I did some modelling of how much contributed text data there was on Google+ as that site was shutting down in 2019.

By "text data", I'm excluding both media (images, audio, video), and all the extraneous page throw-weight (HTML scaffolding, CSS, JS).

Given the very low participation rates, and finding that posts on average ran about 120 characters (I strongly suspect that much activity was part of a Twitter-oriented social strategy, though it's possible that SocMed posts just trend short), seven years' of history from a few tens of millions of active accounts (out of > 4 billion registered profiles) only amounted to a few GiB.

This has a bearing on a few other aspects:

- The Archive Team (AT, working with, but unaffiliated with, the Internet Archive, IA) was engaged in an archival effort aimed at G+. That had ... mixed success (much content was archived, one heck of a lot wasn't, very few comments survive (threads were curtailed to the most recent ten or so, absent search it remains fairly useless, those with "vanity accounts" (based on a selected account name rather than a random hash) prove to be even less accessible). In addition to all of that, by scraping full pages and attempting to present the site as it presented online, AT/IA are committing to a tremendous increase in the stored data requirements whilst missing much of what actually made the site actually of interest.
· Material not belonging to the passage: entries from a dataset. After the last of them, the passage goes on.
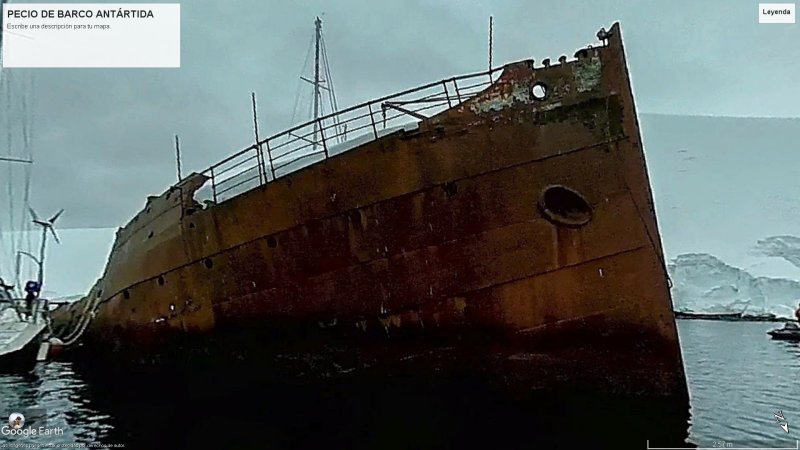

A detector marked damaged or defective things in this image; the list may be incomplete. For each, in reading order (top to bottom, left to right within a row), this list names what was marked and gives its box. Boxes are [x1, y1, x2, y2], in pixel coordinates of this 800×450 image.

rusty shipwreck [51, 22, 688, 400]
rusted metal surface [53, 21, 688, 400]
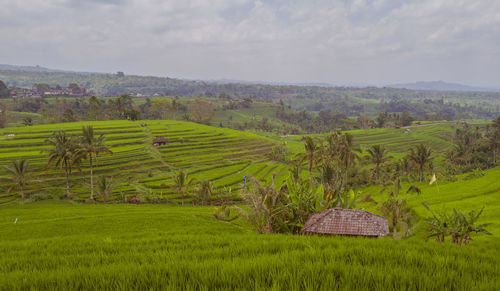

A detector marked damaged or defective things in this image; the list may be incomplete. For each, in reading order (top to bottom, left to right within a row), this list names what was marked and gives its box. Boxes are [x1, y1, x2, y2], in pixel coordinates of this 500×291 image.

rusty metal roof [300, 209, 390, 238]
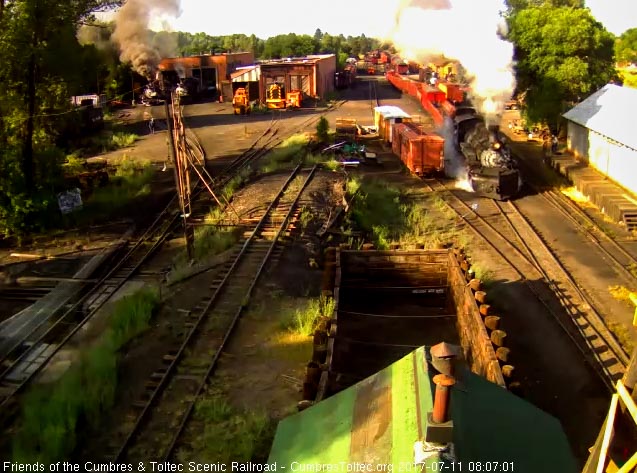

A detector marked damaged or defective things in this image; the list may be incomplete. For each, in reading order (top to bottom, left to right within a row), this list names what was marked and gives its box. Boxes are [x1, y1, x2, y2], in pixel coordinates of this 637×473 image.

rusty metal pipe [430, 374, 454, 422]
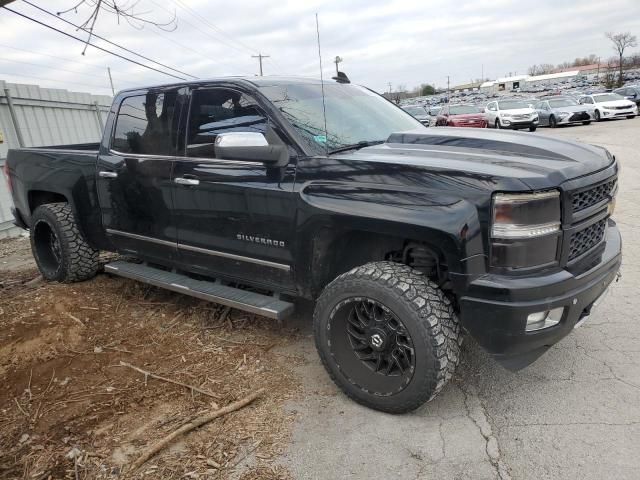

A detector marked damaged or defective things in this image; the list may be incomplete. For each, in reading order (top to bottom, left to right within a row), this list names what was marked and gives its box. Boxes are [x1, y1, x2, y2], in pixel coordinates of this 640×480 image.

cracked pavement [278, 119, 636, 480]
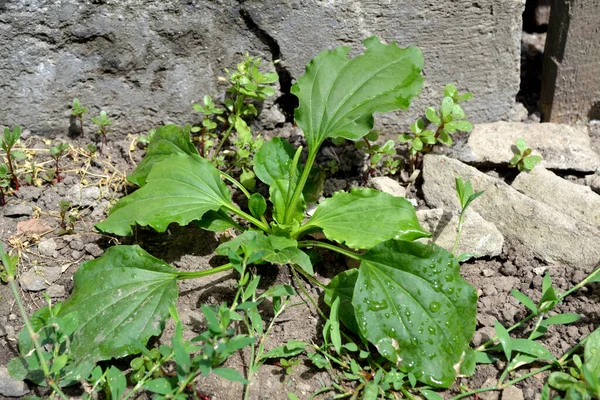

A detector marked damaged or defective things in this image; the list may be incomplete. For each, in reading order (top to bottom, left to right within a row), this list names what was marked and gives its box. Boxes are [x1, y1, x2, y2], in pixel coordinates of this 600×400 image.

cracked concrete wall [0, 0, 524, 138]
crack in concrete [237, 5, 298, 122]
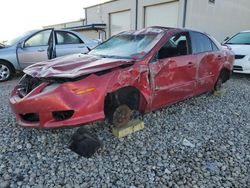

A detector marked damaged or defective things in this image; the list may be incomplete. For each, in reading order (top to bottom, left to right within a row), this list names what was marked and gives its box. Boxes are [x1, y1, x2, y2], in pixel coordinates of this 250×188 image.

crumpled hood [23, 53, 134, 78]
damaged red car [8, 27, 233, 129]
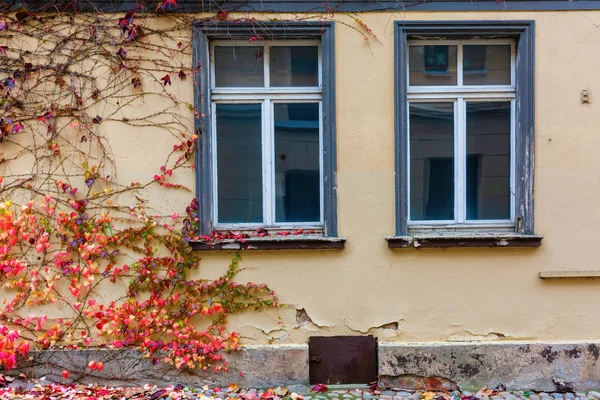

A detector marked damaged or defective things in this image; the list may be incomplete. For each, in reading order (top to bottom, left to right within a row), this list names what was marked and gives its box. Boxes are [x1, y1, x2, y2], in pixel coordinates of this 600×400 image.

rusty metal hatch [310, 336, 376, 386]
- Those interested in storing text contributions of even large populations face very modest storage requirements. If, say, average online time is 45 minutes daily, typing speed is 45 wpm, and only half of online time is spent writing vs. reading, that's roughly 1,000 words/(person*day), or about 6 KiB/(person*day). That's 6 MiB per 1,000 people, 6 GiB per 1 million, 6 PiB per billion. And ... the true values are almost certainly far lower: I'm pretty certain I've overstated writing time (it's likely closer to 10%), and typing speed (typing on mobile is likely closer to 20--30 wpm, if that). E.g., Facebook sees about 2.45 billion "pieces of content" posted per day, of which half is video. If we assume 120 characters (bytes) per post, that's a surprisingly modest amount, substantially less than 300 GiB/day of text data. (Images, audio, and video will of course inflate that markedly).

- The amount of non-entered data (e.g., location, video, online interactions, commerce) is the bulk of current data collection / surveillance state & capitalism systems.